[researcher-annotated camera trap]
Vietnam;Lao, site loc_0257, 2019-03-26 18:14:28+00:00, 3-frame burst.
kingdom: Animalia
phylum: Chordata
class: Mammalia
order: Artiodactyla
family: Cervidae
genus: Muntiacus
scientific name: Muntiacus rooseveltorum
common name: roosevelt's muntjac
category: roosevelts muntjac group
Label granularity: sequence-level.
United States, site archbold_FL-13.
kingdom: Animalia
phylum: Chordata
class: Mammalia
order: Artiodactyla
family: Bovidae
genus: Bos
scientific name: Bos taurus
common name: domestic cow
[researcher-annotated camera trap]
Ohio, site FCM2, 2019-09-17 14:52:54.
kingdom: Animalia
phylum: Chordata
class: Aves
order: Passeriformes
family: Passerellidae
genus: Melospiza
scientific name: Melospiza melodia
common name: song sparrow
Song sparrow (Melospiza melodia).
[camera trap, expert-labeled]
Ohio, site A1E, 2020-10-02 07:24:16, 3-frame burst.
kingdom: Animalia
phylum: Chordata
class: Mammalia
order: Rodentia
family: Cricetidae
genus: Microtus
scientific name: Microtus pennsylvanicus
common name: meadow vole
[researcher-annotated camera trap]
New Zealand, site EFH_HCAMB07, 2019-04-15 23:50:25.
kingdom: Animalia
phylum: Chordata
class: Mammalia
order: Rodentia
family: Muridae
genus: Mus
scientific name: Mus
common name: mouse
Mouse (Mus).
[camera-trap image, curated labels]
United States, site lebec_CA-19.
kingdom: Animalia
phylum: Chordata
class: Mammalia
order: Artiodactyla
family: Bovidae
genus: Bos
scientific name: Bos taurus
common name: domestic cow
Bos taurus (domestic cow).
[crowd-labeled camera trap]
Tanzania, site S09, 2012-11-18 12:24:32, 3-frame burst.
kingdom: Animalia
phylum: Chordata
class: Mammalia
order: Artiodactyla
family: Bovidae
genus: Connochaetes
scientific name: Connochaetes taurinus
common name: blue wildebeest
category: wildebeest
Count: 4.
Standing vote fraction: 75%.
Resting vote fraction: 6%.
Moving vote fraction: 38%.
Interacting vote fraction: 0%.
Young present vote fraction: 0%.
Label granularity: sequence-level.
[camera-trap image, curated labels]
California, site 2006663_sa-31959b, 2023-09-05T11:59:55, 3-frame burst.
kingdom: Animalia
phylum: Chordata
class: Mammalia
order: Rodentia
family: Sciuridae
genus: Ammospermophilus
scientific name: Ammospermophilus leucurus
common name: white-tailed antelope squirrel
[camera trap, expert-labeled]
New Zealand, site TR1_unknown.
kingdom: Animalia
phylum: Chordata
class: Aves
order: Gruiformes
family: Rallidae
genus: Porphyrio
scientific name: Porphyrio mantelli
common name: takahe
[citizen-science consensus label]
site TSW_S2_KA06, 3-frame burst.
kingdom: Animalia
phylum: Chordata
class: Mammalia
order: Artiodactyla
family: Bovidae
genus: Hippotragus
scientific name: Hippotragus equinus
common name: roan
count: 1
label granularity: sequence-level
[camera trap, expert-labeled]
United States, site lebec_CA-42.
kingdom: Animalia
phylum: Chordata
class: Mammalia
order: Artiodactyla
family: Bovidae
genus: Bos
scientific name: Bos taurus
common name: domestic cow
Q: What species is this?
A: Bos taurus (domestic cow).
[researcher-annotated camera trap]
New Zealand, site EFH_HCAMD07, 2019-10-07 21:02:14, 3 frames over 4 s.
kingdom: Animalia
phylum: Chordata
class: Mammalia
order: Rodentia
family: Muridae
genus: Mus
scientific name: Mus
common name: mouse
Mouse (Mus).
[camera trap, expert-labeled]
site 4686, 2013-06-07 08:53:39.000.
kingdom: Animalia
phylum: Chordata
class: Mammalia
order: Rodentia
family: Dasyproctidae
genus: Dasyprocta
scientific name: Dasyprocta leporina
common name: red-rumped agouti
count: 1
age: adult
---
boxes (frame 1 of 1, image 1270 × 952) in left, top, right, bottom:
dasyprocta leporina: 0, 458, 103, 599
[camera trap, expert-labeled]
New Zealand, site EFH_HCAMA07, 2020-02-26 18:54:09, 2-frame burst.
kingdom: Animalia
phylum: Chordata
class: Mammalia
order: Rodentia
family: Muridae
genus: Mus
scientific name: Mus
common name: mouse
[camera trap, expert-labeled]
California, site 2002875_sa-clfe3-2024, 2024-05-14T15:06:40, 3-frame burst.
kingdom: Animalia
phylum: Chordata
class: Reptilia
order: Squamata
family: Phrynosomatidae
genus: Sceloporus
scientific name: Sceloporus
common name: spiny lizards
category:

★ ★ ★ ★

● **Task goal**
Find the string "Ohio" in the entries above and return each line that holds it.

● **Answer space**
Ohio, site FCM2, 2019-09-17 14:52:54.
Ohio, site A1E, 2020-10-02 07:24:16, 3-frame burst.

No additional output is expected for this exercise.